They now have preliminary results from 11 of the 16 provinces, making up about two thirds of congressional seats. Allawi is indeed getting trounced, winning only 14% in Baghdad province, where he is strongest by far. Chalabi did even worse, winning only 1% in Baghdad. Some news sources suggest that while the count in the majority Sunni provinces isn't done yet, the Sunni religious parties are doing much better elsewhere than Sunni secular parties.

So it looks like:

(a) Big win for religious parties in general. Leaving aside the Kurds for the moment, secular groups may only win something like 10-15 percent of the seats. Probably zero chance for the secular coalition of secular Shiites, secular Sunnis, and the Kurds that the Bush administration was reportedly hoping for.

(b) Perceived proximity to the US looks like an electoral curse, as both Allawi and Chalabi got hammered.

================================

● **Exercise requirements**:
A. Answer these from the election excerpt:
(i) How many provinces have reported preliminary results?
(ii) Setting the Kurds aside, roughly what share of the seats might secular groups win?
(iii) What looks like an electoral curse?
B. Reproduce the election excerpt word for word between "They now have" and "reportedly hoping for.", inclusive.

● **Available data**:
================================

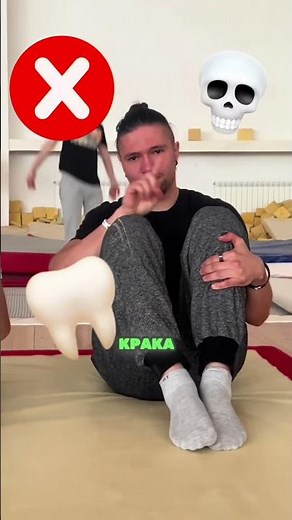 Урок по предно салто на батут
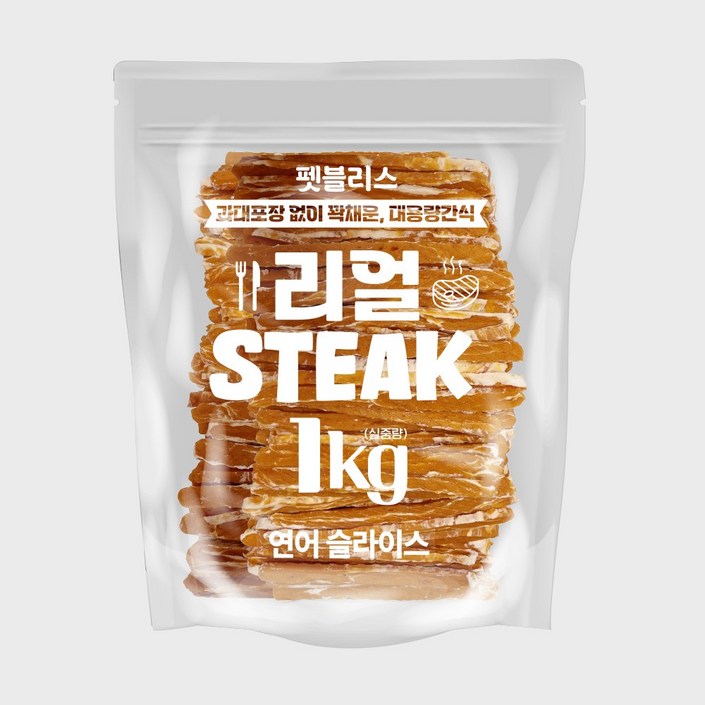 펫블리스 리얼스테이크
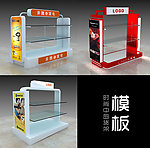中岛柜展柜3d模型效果图
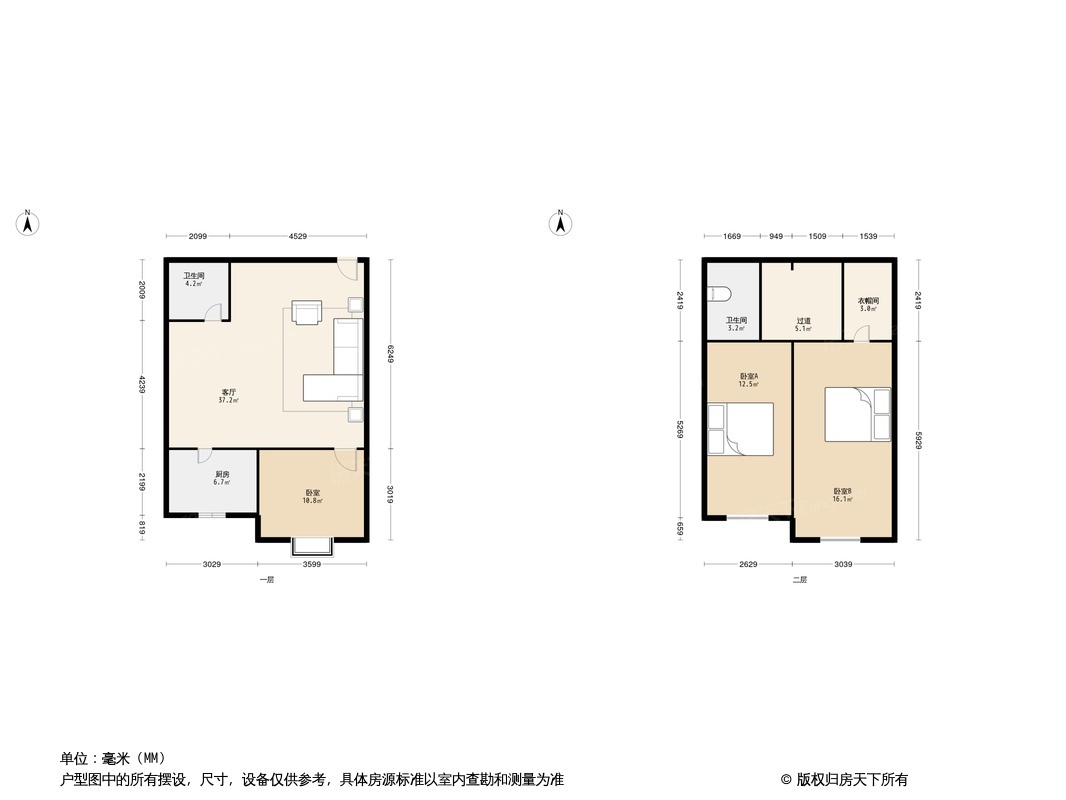 华润置地橡树湾二期户型图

================================

● **Solved problems**:
A.
(i) 11 of the 16 provinces.
(ii) Something like 10-15 percent.
(iii) Perceived proximity to the US.

B.
They now have preliminary results from 11 of the 16 provinces, making up about two thirds of congressional seats. Allawi is indeed getting trounced, winning only 14% in Baghdad province, where he is strongest by far. Chalabi did even worse, winning only 1% in Baghdad. Some news sources suggest that while the count in the majority Sunni provinces isn't done yet, the Sunni religious parties are doing much better elsewhere than Sunni secular parties.

So it looks like:

(a) Big win for religious parties in general. Leaving aside the Kurds for the moment, secular groups may only win something like 10-15 percent of the seats. Probably zero chance for the secular coalition of secular Shiites, secular Sunnis, and the Kurds that the Bush administration was reportedly hoping for.